[What the task asks]:
Reproduce the data below word for word, keeping every line and symbol unchanged.

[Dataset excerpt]
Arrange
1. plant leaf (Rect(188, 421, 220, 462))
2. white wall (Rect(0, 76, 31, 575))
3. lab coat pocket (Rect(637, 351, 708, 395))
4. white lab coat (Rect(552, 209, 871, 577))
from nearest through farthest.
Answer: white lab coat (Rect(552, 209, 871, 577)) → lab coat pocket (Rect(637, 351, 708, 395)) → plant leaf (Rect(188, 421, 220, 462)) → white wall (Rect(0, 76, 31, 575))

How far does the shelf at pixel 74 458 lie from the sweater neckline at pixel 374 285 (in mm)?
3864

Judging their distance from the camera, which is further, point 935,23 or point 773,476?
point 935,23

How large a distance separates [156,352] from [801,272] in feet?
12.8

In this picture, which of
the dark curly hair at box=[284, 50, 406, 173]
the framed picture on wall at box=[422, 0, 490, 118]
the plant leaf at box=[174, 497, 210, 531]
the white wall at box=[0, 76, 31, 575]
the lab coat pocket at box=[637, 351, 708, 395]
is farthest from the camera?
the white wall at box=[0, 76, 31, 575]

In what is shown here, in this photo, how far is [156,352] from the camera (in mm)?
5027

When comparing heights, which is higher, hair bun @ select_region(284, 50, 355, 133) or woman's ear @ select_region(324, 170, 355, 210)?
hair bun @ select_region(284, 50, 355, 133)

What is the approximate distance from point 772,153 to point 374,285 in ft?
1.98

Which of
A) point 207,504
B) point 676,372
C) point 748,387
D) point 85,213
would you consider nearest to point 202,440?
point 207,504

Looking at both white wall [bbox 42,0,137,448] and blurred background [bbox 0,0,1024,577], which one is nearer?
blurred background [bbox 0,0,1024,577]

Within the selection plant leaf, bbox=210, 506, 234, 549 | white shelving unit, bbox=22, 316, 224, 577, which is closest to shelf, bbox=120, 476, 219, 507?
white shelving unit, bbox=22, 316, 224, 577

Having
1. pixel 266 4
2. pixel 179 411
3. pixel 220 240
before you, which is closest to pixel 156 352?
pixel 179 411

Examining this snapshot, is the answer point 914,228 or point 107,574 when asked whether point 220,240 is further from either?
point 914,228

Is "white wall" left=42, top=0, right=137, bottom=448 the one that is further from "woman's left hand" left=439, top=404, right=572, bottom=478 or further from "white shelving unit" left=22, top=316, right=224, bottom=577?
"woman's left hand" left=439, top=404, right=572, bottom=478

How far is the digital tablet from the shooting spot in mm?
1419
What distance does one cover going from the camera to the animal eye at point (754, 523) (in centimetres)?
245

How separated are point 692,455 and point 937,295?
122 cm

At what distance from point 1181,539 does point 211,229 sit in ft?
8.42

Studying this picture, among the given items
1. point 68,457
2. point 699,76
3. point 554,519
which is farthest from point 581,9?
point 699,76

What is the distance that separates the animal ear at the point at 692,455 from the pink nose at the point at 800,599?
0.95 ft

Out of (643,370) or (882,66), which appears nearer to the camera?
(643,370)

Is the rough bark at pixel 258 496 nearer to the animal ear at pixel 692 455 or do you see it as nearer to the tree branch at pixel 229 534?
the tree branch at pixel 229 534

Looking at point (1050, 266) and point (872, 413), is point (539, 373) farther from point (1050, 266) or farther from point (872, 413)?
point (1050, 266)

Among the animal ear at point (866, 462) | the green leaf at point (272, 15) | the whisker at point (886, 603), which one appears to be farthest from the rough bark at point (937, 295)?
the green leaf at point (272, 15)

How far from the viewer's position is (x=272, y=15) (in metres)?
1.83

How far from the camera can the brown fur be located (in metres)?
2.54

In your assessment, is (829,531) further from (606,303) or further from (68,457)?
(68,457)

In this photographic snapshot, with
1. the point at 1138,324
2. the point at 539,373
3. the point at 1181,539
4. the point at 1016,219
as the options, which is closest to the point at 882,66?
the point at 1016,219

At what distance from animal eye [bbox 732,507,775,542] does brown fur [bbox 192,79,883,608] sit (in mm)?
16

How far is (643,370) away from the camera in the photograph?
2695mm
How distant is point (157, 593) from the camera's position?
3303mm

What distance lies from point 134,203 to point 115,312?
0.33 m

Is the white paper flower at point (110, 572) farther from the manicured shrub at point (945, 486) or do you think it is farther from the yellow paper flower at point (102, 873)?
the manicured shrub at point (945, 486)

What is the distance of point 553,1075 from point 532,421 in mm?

[Final result]:
Arrange
1. plant leaf (Rect(188, 421, 220, 462))
2. white wall (Rect(0, 76, 31, 575))
3. lab coat pocket (Rect(637, 351, 708, 395))
4. white lab coat (Rect(552, 209, 871, 577))
from nearest through farthest.
Answer: white lab coat (Rect(552, 209, 871, 577)) → lab coat pocket (Rect(637, 351, 708, 395)) → plant leaf (Rect(188, 421, 220, 462)) → white wall (Rect(0, 76, 31, 575))

How far does the shelf at pixel 74 458 lie from the sweater neckline at pixel 374 285 (in mm)?
3864

Judging their distance from the camera, which is further, point 935,23 or point 773,476?
point 935,23

How large a distance separates [156,352] from [801,272] in feet?
12.8

In this picture, which of
the dark curly hair at box=[284, 50, 406, 173]
the framed picture on wall at box=[422, 0, 490, 118]
the plant leaf at box=[174, 497, 210, 531]
the white wall at box=[0, 76, 31, 575]
the lab coat pocket at box=[637, 351, 708, 395]
is farthest from the camera?
the white wall at box=[0, 76, 31, 575]

In what is shown here, in this photo, how far is [156,352] from the camera (in mm)?
5027

When comparing heights, which is higher, hair bun @ select_region(284, 50, 355, 133) or woman's ear @ select_region(324, 170, 355, 210)?
hair bun @ select_region(284, 50, 355, 133)

What is the approximate distance from point 772,153 to point 374,285 in ft?
1.98

Which of
A) point 207,504
B) point 676,372
C) point 748,387
D) point 85,213
would you consider nearest to point 202,440?
point 207,504

Looking at both white wall [bbox 42,0,137,448] and blurred background [bbox 0,0,1024,577], which one is nearer?
blurred background [bbox 0,0,1024,577]

Within the selection plant leaf, bbox=210, 506, 234, 549 | white shelving unit, bbox=22, 316, 224, 577, which is closest to shelf, bbox=120, 476, 219, 507?
white shelving unit, bbox=22, 316, 224, 577

Having
1. pixel 266 4
2. pixel 179 411
3. pixel 220 240
before you, which is closest to pixel 156 352?
pixel 179 411

Examining this snapshot, is the answer point 914,228 or point 107,574 when asked whether point 220,240 is further from either?
point 914,228

Is "white wall" left=42, top=0, right=137, bottom=448 the one that is further from "woman's left hand" left=439, top=404, right=572, bottom=478 or further from "white shelving unit" left=22, top=316, right=224, bottom=577?
"woman's left hand" left=439, top=404, right=572, bottom=478

How far is the digital tablet from the shooting spot in mm?
1419
What distance does one cover going from the camera to the animal eye at point (754, 523) (in centimetres)?
245

How separated are point 692,455 and point 937,295?
122 cm

At what distance from point 1181,539 does point 211,229 sit in ft?
8.42

Studying this picture, among the given items
1. point 68,457
2. point 699,76
3. point 554,519
which is farthest from point 581,9?
point 699,76

What is the distance that separates the animal ear at the point at 692,455 from the pink nose at the point at 800,599?
0.95 ft

Out of (643,370) or (882,66), which appears nearer to the camera?
(643,370)

Is the rough bark at pixel 258 496 nearer to the animal ear at pixel 692 455 or do you see it as nearer to the tree branch at pixel 229 534?
the tree branch at pixel 229 534

Looking at point (1050, 266) and point (872, 413), is point (539, 373) farther from point (1050, 266) or farther from point (872, 413)?
point (1050, 266)

Among the animal ear at point (866, 462) | the green leaf at point (272, 15) | the whisker at point (886, 603), which one appears to be farthest from the rough bark at point (937, 295)?
the green leaf at point (272, 15)

How far from the viewer's position is (x=272, y=15) (in metres)?
1.83

How far from the camera can the brown fur be located (in metres)?
2.54

In your assessment, is (829,531) further from (606,303) or further from (68,457)?
(68,457)

In this photographic snapshot, with
1. the point at 1138,324
2. the point at 539,373
3. the point at 1181,539
4. the point at 1016,219
as the options, which is closest to the point at 882,66?
the point at 1016,219

At what distance from animal eye [bbox 732,507,775,542] does brown fur [bbox 192,79,883,608] sit (in mm)?
16

How far is (643,370) away from the camera in the photograph?
2695mm
How distant is point (157, 593) from the camera's position?
3303mm

What distance lies from point 134,203 to point 115,312?
0.33 m

Is the white paper flower at point (110, 572) farther from the manicured shrub at point (945, 486) or do you think it is farther from the yellow paper flower at point (102, 873)?
the manicured shrub at point (945, 486)

What is the distance of point 553,1075 from point 532,421 in mm?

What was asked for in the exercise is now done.